--- Directions for this task ---
Copy out each line of the rows below that contains the word "point", treating uppercase and lowercase letters as different.

--- Data to use ---

------------------------------------

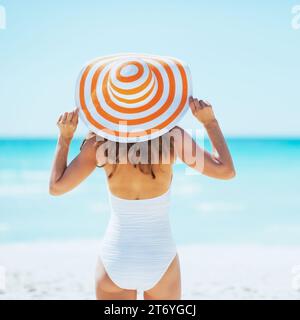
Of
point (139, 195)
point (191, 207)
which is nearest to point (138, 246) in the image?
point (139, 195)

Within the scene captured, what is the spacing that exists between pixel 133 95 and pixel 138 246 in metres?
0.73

------------------------------------

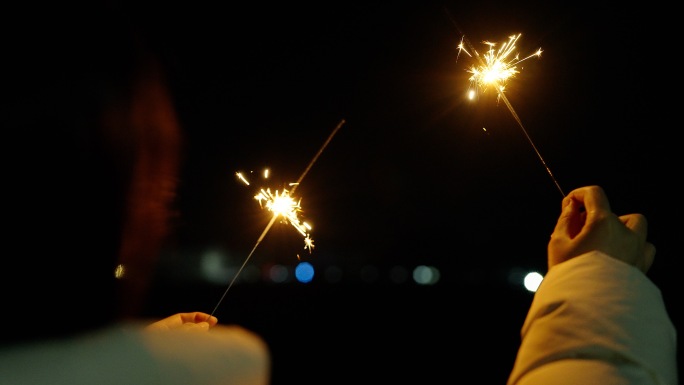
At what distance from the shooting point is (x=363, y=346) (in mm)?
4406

------------------------------------

--- Exercise answer ---
point (139, 195)
point (191, 207)
which is nearest to point (138, 246) in the image?
point (139, 195)
At what distance from the shooting point is (x=363, y=346) (in mm)?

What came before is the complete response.